Belonging happens for me when I can bring myself, all of me, or the "max" of me, it is like an ever-changing organic being that I am in a deep relationship with.
Things happen inside of spaces or inside of myself where it doesn't feel as safe to bring all of me, and then I feel less belonging, it’s like shades of grey. It isn't a yes or no. It isn't “I belong” or “I don't belong”. It’s like how much do I belong, which is driven by an internal process of feeling safe. There is ALWAYS some level of belonging for me everywhere in life, in all places and all spaces. It isn’t a yes or no, or a this or that, it is how much am I allowing myself to belong right now.
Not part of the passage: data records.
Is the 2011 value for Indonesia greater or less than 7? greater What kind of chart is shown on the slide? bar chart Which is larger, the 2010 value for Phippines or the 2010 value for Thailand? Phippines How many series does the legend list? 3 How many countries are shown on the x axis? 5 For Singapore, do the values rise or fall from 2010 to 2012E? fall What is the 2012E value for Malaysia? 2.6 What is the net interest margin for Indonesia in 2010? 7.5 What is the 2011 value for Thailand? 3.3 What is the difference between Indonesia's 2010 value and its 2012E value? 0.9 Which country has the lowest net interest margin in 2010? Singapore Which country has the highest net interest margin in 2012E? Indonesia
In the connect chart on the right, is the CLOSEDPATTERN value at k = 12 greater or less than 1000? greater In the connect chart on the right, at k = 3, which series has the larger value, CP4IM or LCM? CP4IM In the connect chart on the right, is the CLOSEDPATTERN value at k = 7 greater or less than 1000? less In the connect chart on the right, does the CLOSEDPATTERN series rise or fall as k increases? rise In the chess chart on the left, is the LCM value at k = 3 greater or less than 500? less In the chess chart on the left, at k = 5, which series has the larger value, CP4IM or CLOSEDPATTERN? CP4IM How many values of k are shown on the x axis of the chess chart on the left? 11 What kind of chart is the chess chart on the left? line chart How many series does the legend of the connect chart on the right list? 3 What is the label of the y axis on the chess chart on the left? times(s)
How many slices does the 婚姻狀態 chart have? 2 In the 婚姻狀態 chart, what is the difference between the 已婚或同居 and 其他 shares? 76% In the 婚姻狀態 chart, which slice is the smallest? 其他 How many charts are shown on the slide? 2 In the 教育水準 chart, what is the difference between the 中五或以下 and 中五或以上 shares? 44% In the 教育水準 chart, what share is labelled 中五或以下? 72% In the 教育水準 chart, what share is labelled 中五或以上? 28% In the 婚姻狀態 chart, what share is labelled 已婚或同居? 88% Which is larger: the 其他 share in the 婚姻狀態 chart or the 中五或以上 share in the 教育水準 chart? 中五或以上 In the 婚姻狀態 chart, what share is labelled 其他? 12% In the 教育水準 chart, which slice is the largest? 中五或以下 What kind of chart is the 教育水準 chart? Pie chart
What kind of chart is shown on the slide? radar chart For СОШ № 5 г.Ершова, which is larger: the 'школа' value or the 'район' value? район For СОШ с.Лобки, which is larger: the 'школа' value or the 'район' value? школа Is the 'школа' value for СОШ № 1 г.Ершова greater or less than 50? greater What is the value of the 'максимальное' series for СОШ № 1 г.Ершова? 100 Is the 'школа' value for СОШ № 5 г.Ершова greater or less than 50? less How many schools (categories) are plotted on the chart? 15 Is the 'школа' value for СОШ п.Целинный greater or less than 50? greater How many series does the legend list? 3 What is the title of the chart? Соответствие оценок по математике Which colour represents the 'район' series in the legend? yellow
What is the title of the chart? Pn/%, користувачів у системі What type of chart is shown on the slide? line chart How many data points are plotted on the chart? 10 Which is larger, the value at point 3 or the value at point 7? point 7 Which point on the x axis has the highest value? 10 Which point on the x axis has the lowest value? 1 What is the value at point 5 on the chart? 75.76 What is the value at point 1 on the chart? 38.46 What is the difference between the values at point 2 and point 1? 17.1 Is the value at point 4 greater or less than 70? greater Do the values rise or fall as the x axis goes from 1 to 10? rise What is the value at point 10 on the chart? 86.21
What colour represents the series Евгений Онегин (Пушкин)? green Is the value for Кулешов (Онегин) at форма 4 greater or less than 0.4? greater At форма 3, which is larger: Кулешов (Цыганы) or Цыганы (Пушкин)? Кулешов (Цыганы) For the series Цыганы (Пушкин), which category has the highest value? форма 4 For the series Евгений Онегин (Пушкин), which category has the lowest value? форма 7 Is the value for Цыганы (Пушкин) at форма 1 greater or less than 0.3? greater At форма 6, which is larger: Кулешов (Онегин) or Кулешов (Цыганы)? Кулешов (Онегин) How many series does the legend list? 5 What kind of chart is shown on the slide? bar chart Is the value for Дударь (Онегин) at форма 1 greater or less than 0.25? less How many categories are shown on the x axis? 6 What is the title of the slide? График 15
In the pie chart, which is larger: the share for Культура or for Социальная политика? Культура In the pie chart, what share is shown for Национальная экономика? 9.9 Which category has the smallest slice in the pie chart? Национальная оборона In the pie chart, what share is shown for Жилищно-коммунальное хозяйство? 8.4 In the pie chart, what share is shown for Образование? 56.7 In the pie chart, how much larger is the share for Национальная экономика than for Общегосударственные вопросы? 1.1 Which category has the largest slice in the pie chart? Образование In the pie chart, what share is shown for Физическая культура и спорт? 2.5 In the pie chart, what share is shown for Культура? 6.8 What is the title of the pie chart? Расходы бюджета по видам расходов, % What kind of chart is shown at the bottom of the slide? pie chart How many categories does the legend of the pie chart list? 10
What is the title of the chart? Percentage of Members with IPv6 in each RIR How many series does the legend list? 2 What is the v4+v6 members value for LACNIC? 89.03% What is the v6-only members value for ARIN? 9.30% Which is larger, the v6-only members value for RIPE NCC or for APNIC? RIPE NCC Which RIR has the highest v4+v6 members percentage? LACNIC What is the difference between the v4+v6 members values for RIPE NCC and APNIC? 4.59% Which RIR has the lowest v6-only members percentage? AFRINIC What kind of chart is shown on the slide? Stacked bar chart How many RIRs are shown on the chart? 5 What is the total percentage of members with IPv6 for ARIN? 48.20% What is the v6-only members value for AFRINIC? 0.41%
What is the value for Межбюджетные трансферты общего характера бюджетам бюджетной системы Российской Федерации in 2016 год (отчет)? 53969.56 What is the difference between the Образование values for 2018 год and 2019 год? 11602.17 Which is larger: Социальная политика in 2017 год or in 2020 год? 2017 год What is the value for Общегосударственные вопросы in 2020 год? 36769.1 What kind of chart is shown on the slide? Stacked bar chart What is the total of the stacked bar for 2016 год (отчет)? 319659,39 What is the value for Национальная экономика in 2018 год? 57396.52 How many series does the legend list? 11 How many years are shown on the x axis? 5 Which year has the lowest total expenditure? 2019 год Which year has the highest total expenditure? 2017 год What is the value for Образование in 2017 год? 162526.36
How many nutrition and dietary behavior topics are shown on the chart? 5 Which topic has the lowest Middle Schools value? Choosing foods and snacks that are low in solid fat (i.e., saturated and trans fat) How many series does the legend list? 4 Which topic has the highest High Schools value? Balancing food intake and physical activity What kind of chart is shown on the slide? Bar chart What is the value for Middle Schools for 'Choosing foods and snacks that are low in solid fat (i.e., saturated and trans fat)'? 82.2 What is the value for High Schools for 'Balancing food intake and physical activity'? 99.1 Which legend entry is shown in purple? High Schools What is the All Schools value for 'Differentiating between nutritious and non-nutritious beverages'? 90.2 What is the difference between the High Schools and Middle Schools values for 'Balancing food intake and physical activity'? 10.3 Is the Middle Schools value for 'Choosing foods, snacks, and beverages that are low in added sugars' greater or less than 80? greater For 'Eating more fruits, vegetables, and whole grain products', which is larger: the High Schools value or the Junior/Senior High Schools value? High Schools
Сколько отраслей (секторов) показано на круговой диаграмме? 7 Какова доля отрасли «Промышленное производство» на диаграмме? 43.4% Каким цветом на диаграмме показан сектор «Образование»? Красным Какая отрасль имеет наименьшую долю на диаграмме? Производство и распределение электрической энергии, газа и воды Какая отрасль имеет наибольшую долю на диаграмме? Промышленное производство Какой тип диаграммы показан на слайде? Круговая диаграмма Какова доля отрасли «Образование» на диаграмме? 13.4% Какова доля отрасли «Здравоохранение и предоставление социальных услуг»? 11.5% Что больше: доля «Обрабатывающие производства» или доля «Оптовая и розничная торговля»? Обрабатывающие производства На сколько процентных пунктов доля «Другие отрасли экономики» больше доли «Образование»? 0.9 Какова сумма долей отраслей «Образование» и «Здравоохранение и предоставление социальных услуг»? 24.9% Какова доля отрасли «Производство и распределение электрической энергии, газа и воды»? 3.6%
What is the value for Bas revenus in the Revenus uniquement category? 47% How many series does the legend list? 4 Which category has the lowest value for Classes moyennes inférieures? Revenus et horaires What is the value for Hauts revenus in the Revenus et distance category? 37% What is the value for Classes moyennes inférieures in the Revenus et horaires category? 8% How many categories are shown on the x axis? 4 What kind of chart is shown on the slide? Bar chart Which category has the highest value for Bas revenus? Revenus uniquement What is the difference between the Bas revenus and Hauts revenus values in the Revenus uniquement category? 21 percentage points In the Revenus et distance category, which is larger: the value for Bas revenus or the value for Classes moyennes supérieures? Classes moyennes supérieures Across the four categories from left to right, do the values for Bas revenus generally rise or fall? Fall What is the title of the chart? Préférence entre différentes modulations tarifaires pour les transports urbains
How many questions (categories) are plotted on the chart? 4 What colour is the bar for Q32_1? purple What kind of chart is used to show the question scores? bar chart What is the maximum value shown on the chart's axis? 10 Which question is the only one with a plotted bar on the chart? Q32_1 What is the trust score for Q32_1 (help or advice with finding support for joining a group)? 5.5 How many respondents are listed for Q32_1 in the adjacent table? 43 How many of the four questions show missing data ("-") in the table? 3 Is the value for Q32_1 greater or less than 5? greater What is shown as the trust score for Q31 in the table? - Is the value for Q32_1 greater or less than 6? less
A situation could happen inside of a relationship where I feel unsafe to bring all of me, and then I feel less belonging. But I am still ultimately responsible for that sensation of less belonging, because no one can make me feel a way. People are people, and I feel a way about situations, dynamics, or interactions. When I feel less safe, I feel less belonging. When I feel less belonging, I get to explore WHY that situation, dynamic, or interaction made me feel unsafe and why I reacted and responded that way. It isn’t about anyone else.
For example, when someone “does” something and I feel unsafe to bring all of me, I make myself small, I pull back, and allow less belonging, but it is all me. Now, I get to explore what part of me needs more love to feel safe enough to bring more/all of me. Sometimes, bringing more/or all of me is about realizing that the connection isn’t for me right now and picking myself and creating more space from that person. But then I feel a deeper belonging to myself, even if I don’t feel a deeper belonging with that individual. Sometimes, it is about loving myself enough to address whatever happened and find resolution with the person, which leads to deeper belonging inside of myself and inside of that connection.
Belonging for me is about how I feel safe enough inside of myself to bring more/or all of me, and when I don’t feel a sense of belonging, it is an energetic invitation to sit with something in my reality and in myself.